Adına şarkılar şiirler yazılan Eylül ayındayız. Sonbaharın habercisi, ayrılıkların beşiği o matemli aydayız. Nedendir bilmem ama herkes gibi ben de hüzünlenirim bu ayda. Eylül müdür bizi hüzünlendiren, yoksa biz miyiz hüzünlenmek için Eylül’ü bekleyen? Bilemedim doğrusu.
                 
Bu ayda başlar ayrılıklar. Kimi eğitimi için, kimi gurbet için, kimi de mecburiyetten yaşadığı yerden göç eder başka diyarlara. Şehirlerarası terminaller dolar taşar ayrılan insanlarla. Gözyaşı bulaşmış vedalarla, sarılan sarılana.

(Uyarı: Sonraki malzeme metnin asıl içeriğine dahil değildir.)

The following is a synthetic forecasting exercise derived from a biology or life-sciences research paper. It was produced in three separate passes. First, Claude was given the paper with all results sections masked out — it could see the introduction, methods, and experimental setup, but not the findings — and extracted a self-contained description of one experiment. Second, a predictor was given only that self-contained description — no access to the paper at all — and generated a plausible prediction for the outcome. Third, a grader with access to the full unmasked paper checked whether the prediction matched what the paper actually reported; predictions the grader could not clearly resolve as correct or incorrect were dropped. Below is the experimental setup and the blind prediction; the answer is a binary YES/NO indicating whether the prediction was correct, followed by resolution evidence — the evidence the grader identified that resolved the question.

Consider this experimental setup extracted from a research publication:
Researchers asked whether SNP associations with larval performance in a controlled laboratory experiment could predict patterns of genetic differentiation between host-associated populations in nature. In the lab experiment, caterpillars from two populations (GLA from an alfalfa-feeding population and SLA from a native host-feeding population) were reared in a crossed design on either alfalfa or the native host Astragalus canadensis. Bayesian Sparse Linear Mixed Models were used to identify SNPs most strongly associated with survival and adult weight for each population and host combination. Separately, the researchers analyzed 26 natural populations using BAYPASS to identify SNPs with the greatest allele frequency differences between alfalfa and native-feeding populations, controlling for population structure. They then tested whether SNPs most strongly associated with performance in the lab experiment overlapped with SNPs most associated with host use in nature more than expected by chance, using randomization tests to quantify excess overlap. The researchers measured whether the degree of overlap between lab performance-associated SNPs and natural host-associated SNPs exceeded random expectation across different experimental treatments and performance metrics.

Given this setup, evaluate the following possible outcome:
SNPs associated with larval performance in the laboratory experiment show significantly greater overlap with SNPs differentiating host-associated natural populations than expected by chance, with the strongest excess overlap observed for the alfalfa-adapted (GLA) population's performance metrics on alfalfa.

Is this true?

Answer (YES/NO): NO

Kimi annesine babasına, kimi eşine nişanlısına, kimi halasına, kimi abisine veda eder. Ve her veda hüzün bırakır.                  
                 
Eğitim ve öğretim yılının başladığı aydır Eylül. Kimisinin anaokuluna, kimisinin liseye kimisinin de üniversiteye başladığı aydır Eylül. Yeni bir okulun, yeni bir sınıfın, yeni arkadaşlıkların ilk durağıdır Eylül. Eylül ilk heyecandır, o yüzden ilklerin ayıdır bence Eylül.           
                 
Özellikle bu ayda sevdiklerinden ayrılırsın. Yaz tatili biter, gezdiğin tozduğun yerlerden ayrılırsın. Yeni bir şehre, yeni bir okula, yeni bir hayata başlamak için evinden ayrılırsın. En çok da yabancı bir şehre okumak için gidip, o kalabalık şehirlerde kendilerini yalnız hisseden öğrencilerin bunalım ayıdır Eylül.
              
Sanki dalından sıkılıp kopan yaprakların, bir sağa bir sola savruluşunun ayıdır Eylül. O yemyeşil doğanın, güneşin ve güzel havaların sonudur Eylül. Vıcık vıcık olduğumuz, nemden terden bunaldığımız günlerin sonudur Eylül. Dinmeyen yağmurların, soğuk rüzgârların başlangıcıdır Eylül.
              
Tatillerin ve yıllık izinlerin genelde bittiği, faturaların, kredi kartı ekstrelerinin şiştiği, ara giderlerin tavan yaptığı aydır Eylül. Hani o iki ay ertelemeli alınan geri ödemeli krediler var ya; ekseri onların da başlangıcıdır Eylül. Zorlu kış günlerinin düşünüldüğü, kavanozların raflardan indirildiği konserve ayıdır Eylül. 
              
Eylül işte, herkese her şeyi öğretmeye başlayan aydır. Genel olarak bu ay yalnızlığı öğretir. Gittiğin yerde ilk olarak yalnızlığa alışırsın, geride bıraktıkların da sensizliğe alışır. Yalnızlığın yanında endişe ayıdır Eylül. Yapabilecek miyim? Alışabilecek miyim? Soruları hep akıllardadır.
              
Bir müddet sonra sıkar yalnızlık ve yeni alışkanlıklar, yeni arkadaşlıklar ararsın kendine. O yüzden yeni alışkanlıklar ayıdır Eylül. Yeni kitaplar alırsın kendine, belki de en çok okumayı alışkanlık edinirsin. Gittiğin yerlerde etrafı gezersin, gezinirsin ve yeni alışkanlıklar kazanmanın zorluğuna erersin.
             
Zorunluluklar ve sorumlulukların başlangıcı olan bu ayı herkes aynı ölçüde kaldıramayabilir. Bu yüzden depresif duyguların artış gösterdiği de aydır Eylül. Neyse daha fazla bu konulara girmeyeyim, nere girerseniz girin ama depresyona girmeyin bu ayda.
            
Hep hüzün değil ya, mutlaka sevinç bıraktığı da vardır Eylül’ün. Benim için çok özeldir Eylül. Mesela dün oğlumun anaokulu için ilk vesikalık fotoğrafını çektik. Kızımın da ilk doğum yıldönümüdür Eylül. Ve bu güzellikleri bana yaşatan Hanımın da doğum yıl dönümüdür Eylül.
             
Her ay gibi Eylül de geçer, Rabbim geçmeyen gönül yaraları, bitmeyen hüzünler, sonu gelmeyen ayrılıklar vermesin. Her şey gönlünüzce olsun.